**Available data**
+ + + + +

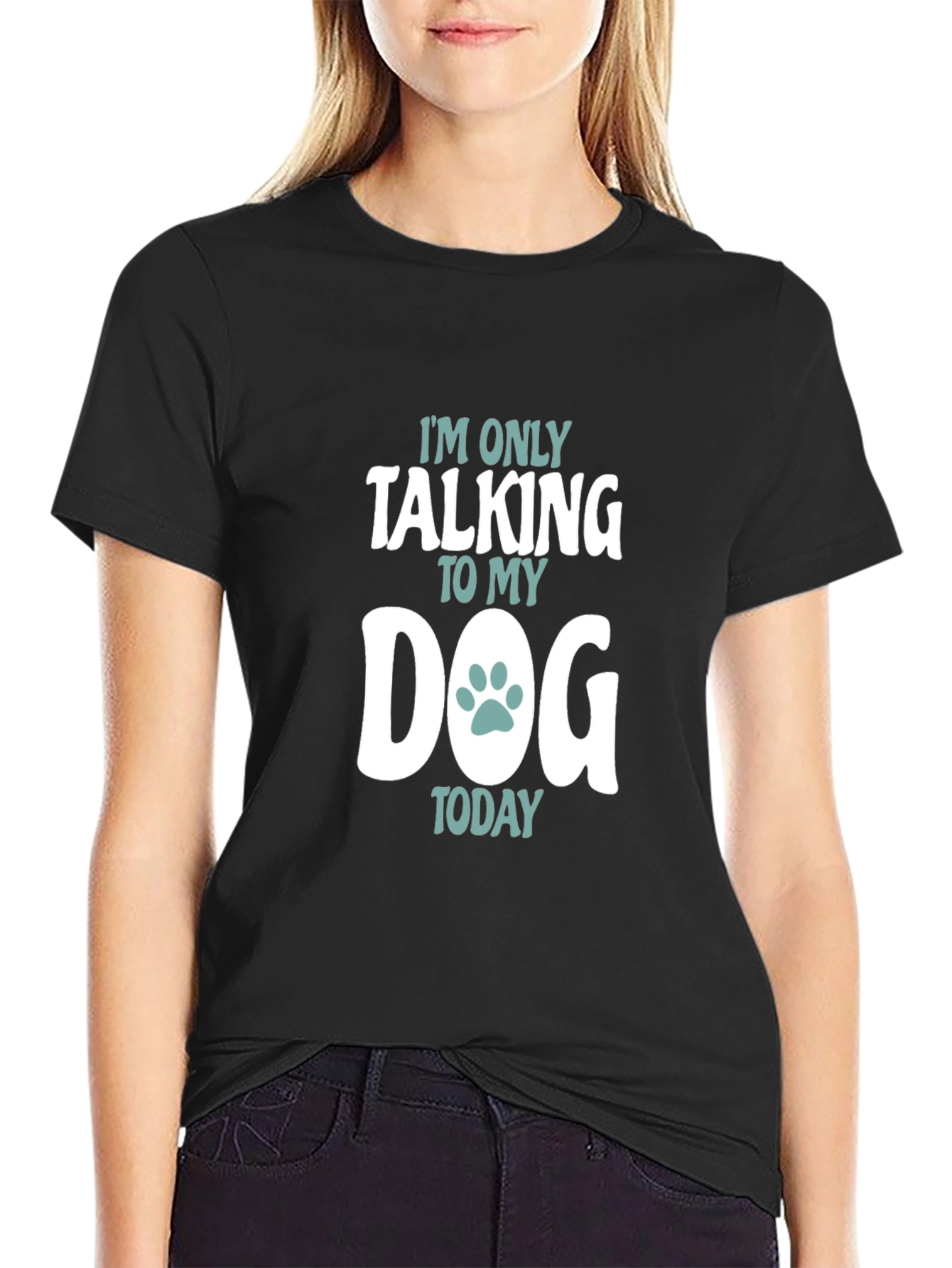 Dog Lover T-Shirt - Im Only Talking to My Dog Today Tee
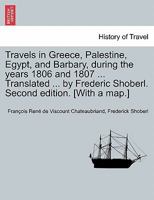 Travels in Greece, Palestine, Egypt, and Barbary, During the Years 1806 and 1807. Translated by Frederic Shoberl. Second Edition. with a Map. 1241201013 Book Cover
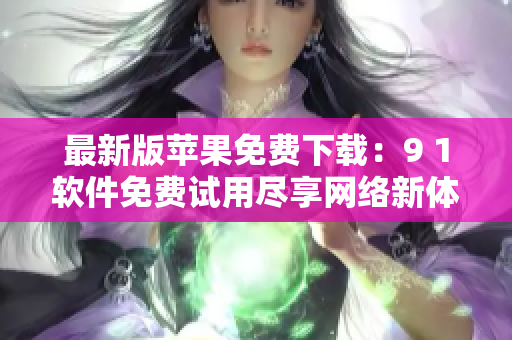 最新版苹果免费下载：9 1软件免费试用尽享网络新体验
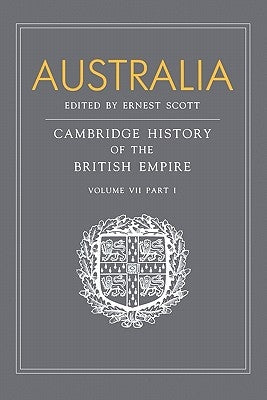 Australia, Part 1, Australia: A Reissue of Volume VII, Part I of the Cambridge History of the British Empire by Scott, Ernest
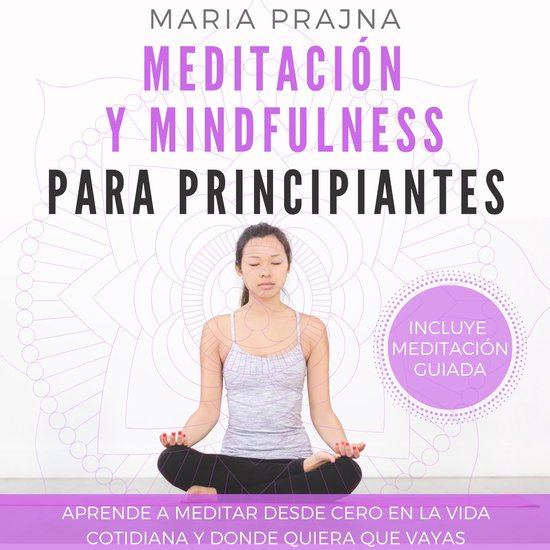 Meditación y Mindfulness para Principiantes - cover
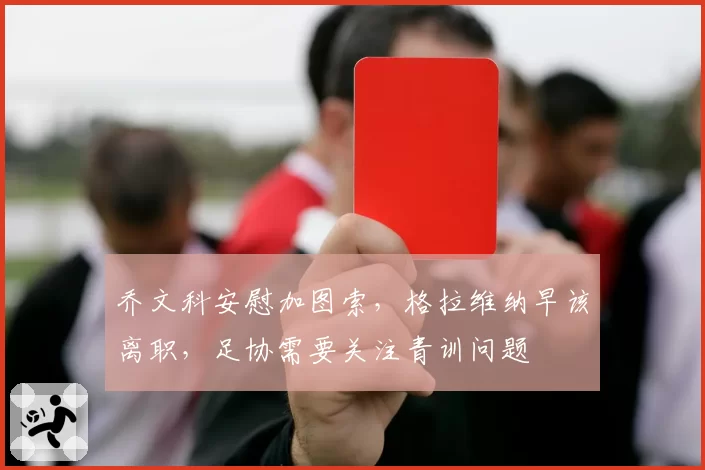 乔文科安慰加图索,格拉维纳早该离职,足协需要关注青训问题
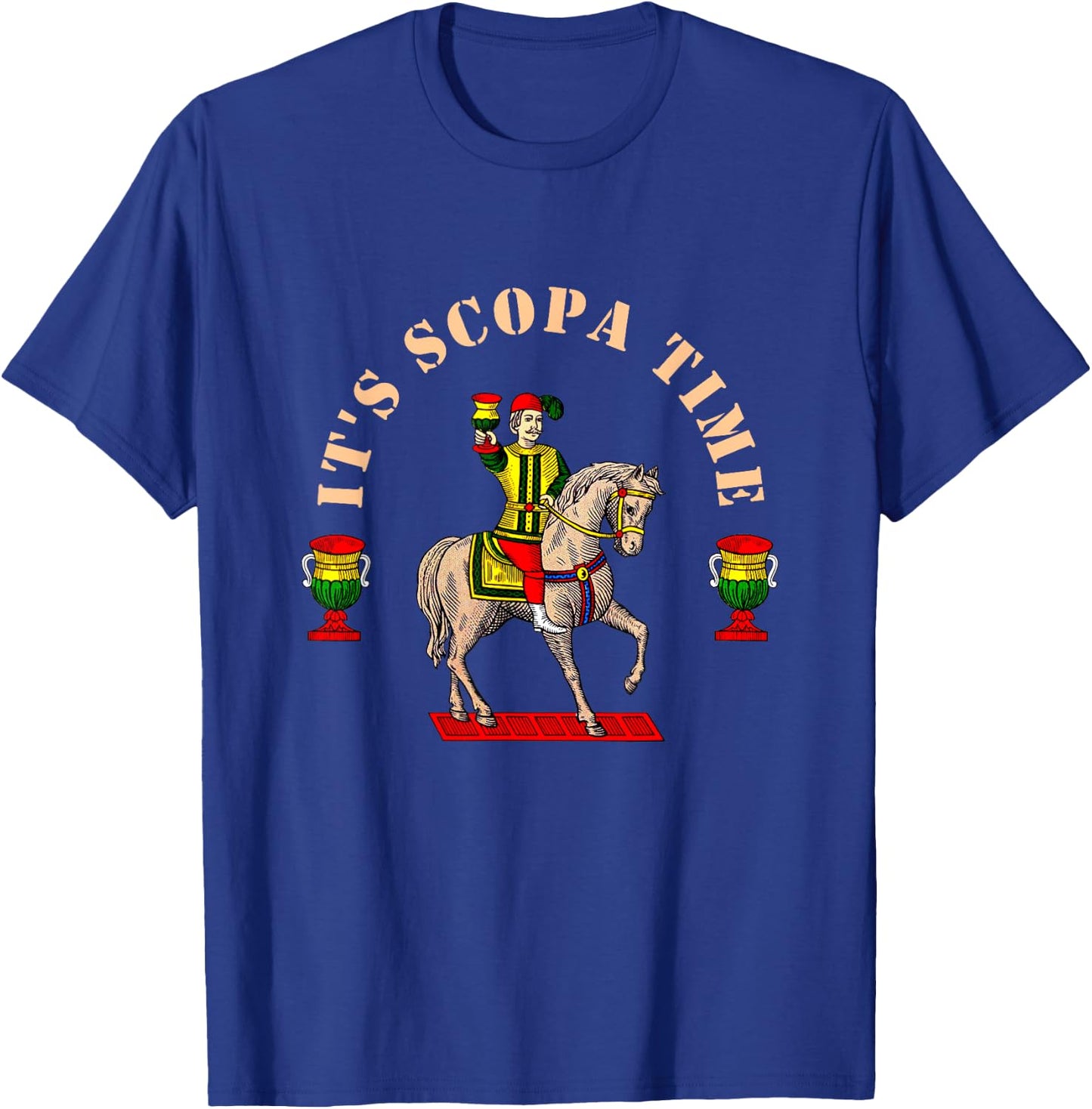 It's Scopa Time Italian Card Game Traditional Horseback T-Shirt - T-Shirt | Royal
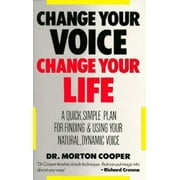 Change Your Voice, Change Your Life: A Quick, Simple Plan for Finding and Using Your Natural, Dynamic Voice (EH), Used [Paperback]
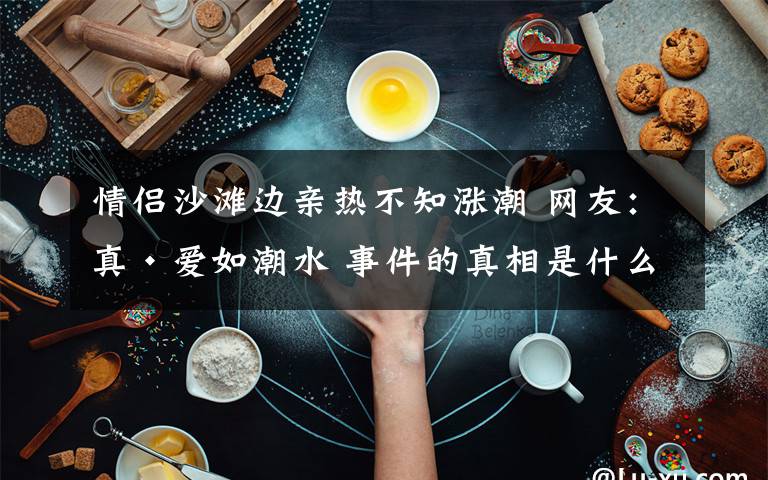 情侶沙灘邊親熱不知漲潮 網(wǎng)友：真·愛如潮水 事件的真相是什么？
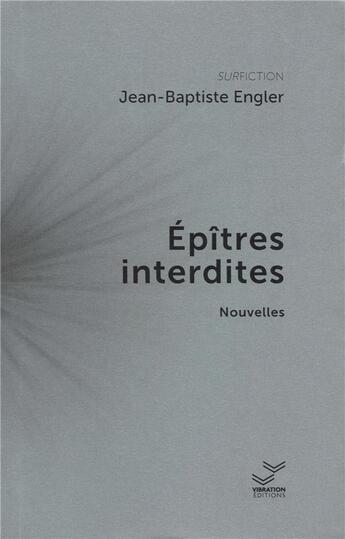 Couverture du livre « Epîtres interdites » de Engler Jean-Baptiste aux éditions Vibration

+ + + + +

**Your objective**
The data must be reproduced exactly, and no picture may appear in the copy.

**Solved problem**
 Dog Lover T-Shirt - Im Only Talking to My Dog Today Tee
 Travels in Greece, Palestine, Egypt, and Barbary, During the Years 1806 and 1807. Translated by Frederic Shoberl. Second Edition. with a Map. 1241201013 Book Cover
 最新版苹果免费下载：9 1软件免费试用尽享网络新体验
 Australia, Part 1, Australia: A Reissue of Volume VII, Part I of the Cambridge History of the British Empire by Scott, Ernest
 Meditación y Mindfulness para Principiantes - cover
 乔文科安慰加图索,格拉维纳早该离职,足协需要关注青训问题
 It's Scopa Time Italian Card Game Traditional Horseback T-Shirt - T-Shirt | Royal
 Change Your Voice, Change Your Life: A Quick, Simple Plan for Finding and Using Your Natural, Dynamic Voice (EH), Used [Paperback]
 情侶沙灘邊親熱不知漲潮 網(wǎng)友：真·愛如潮水 事件的真相是什么？
 Couverture du livre « Epîtres interdites » de Engler Jean-Baptiste aux éditions Vibration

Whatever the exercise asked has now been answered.